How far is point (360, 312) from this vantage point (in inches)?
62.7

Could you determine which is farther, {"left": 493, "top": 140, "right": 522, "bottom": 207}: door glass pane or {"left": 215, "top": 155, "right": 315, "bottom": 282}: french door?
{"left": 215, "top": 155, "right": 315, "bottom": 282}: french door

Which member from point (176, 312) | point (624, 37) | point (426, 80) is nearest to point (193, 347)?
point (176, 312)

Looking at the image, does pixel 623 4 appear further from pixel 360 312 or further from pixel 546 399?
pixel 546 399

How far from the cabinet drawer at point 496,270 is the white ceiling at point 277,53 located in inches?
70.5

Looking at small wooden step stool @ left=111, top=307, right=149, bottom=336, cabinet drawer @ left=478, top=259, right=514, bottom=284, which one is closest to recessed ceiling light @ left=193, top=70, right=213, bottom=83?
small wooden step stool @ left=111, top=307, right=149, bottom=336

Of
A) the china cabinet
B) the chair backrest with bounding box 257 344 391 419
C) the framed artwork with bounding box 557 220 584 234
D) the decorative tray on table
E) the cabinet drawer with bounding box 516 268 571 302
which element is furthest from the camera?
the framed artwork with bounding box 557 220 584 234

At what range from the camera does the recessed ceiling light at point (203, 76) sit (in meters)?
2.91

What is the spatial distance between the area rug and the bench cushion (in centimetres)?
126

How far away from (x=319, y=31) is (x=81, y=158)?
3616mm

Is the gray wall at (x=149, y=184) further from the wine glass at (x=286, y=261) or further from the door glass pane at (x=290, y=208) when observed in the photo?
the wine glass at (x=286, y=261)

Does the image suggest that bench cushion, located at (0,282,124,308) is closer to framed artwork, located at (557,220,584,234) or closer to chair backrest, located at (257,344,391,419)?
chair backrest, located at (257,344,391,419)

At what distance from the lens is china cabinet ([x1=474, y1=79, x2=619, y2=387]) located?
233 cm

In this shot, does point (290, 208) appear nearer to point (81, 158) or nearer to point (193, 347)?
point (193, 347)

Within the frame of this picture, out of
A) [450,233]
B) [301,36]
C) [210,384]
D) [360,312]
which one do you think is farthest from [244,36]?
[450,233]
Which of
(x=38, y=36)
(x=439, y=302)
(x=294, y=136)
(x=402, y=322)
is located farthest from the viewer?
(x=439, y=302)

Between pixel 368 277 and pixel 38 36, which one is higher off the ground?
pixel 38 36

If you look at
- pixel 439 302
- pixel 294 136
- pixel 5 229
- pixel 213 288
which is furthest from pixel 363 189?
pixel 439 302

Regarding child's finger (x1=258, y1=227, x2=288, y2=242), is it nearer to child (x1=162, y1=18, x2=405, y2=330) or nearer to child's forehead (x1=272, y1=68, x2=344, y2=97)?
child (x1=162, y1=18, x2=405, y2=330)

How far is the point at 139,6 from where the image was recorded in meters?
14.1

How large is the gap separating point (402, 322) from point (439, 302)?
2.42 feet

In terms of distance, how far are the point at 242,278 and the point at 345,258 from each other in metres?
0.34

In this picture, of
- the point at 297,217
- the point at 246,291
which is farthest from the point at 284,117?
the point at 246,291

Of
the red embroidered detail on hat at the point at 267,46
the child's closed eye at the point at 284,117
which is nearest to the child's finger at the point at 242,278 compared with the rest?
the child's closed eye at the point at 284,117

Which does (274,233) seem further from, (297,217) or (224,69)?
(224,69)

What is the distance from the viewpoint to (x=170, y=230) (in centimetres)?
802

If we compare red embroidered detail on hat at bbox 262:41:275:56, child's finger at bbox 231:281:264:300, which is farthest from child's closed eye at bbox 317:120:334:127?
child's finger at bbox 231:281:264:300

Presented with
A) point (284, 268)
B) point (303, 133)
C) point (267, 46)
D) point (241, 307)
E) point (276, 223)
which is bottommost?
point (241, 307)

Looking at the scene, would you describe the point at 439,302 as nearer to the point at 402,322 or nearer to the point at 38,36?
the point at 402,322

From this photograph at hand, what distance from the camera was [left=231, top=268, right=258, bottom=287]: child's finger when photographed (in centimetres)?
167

**PROBLEM TO WORK ON**
Repeat the listing exactly, from its first line to its last.

**OUTPUT FOR THIS TASK**
How far is point (360, 312) from this vantage point (in inches)?
62.7

Could you determine which is farther, {"left": 493, "top": 140, "right": 522, "bottom": 207}: door glass pane or {"left": 215, "top": 155, "right": 315, "bottom": 282}: french door?
{"left": 215, "top": 155, "right": 315, "bottom": 282}: french door

Which member from point (176, 312) | point (624, 37) | point (426, 80) is nearest to point (193, 347)?
point (176, 312)

Looking at the image, does pixel 623 4 appear further from pixel 360 312 or further from pixel 546 399?
pixel 546 399

How far from the cabinet drawer at point 496,270 is the white ceiling at point 277,53 located in inches?
70.5

Looking at small wooden step stool @ left=111, top=307, right=149, bottom=336, cabinet drawer @ left=478, top=259, right=514, bottom=284, which one is closest to recessed ceiling light @ left=193, top=70, right=213, bottom=83?
small wooden step stool @ left=111, top=307, right=149, bottom=336

Of
A) the china cabinet
B) the chair backrest with bounding box 257 344 391 419
C) the framed artwork with bounding box 557 220 584 234
D) the decorative tray on table
E) the cabinet drawer with bounding box 516 268 571 302
which element is furthest from the camera?
the framed artwork with bounding box 557 220 584 234

At what range from the camera does the recessed ceiling light at point (203, 76) sit (in meters)?
2.91

What is the spatial distance between the area rug and the bench cushion (in centimetres)?
126

How far away from (x=319, y=31) is (x=81, y=158)?
3616mm

Is the gray wall at (x=149, y=184) further from the wine glass at (x=286, y=261) or further from the door glass pane at (x=290, y=208) when observed in the photo?
the wine glass at (x=286, y=261)

Does the image suggest that bench cushion, located at (0,282,124,308) is closer to framed artwork, located at (557,220,584,234) or closer to chair backrest, located at (257,344,391,419)?
chair backrest, located at (257,344,391,419)

At what distance from the lens is china cabinet ([x1=474, y1=79, x2=619, y2=387]) located?
233 cm

In this shot, does point (290, 208) appear nearer to point (81, 158) or nearer to point (193, 347)?
point (193, 347)

Within the frame of this picture, out of
A) [450,233]
B) [301,36]
C) [210,384]
D) [360,312]
which one do you think is farthest from [244,36]?
[450,233]
Which of
(x=38, y=36)
(x=439, y=302)
(x=294, y=136)
(x=402, y=322)
is located farthest from the viewer?
(x=439, y=302)

Between pixel 368 277 and pixel 38 36, which one is higher off the ground?
pixel 38 36

If you look at
- pixel 439 302
- pixel 294 136
- pixel 5 229
- pixel 213 288
which is furthest from pixel 363 189?
pixel 439 302

Regarding child's finger (x1=258, y1=227, x2=288, y2=242), is it nearer to child (x1=162, y1=18, x2=405, y2=330) or nearer to child's forehead (x1=272, y1=68, x2=344, y2=97)?
child (x1=162, y1=18, x2=405, y2=330)

How far is the point at 139,6 from where the image was recorded in meters?
14.1

How large is the gap separating point (402, 322) from point (439, 302)?
2.42 feet

In terms of distance, how far are the point at 242,278 and the point at 345,258 from each other in metres?
0.34

In this picture, of
- the point at 297,217
- the point at 246,291
which is farthest from the point at 284,117?
the point at 246,291

Of
the red embroidered detail on hat at the point at 267,46
the child's closed eye at the point at 284,117
which is nearest to the child's finger at the point at 242,278 compared with the rest?
the child's closed eye at the point at 284,117

Which does (274,233) seem further from, (297,217) or (224,69)?
(224,69)

What is the distance from the viewpoint to (x=170, y=230) (in centimetres)?
802

If we compare red embroidered detail on hat at bbox 262:41:275:56, child's finger at bbox 231:281:264:300, which is farthest from child's closed eye at bbox 317:120:334:127?
child's finger at bbox 231:281:264:300

Presented with
A) point (284, 268)
B) point (303, 133)
C) point (267, 46)
D) point (241, 307)
E) point (276, 223)
which is bottommost?
point (241, 307)

Looking at the scene, would you describe the point at 439,302 as nearer to the point at 402,322 or nearer to the point at 38,36?
the point at 402,322

From this photograph at hand, what distance from the camera was [left=231, top=268, right=258, bottom=287]: child's finger when photographed (in centimetres)?
167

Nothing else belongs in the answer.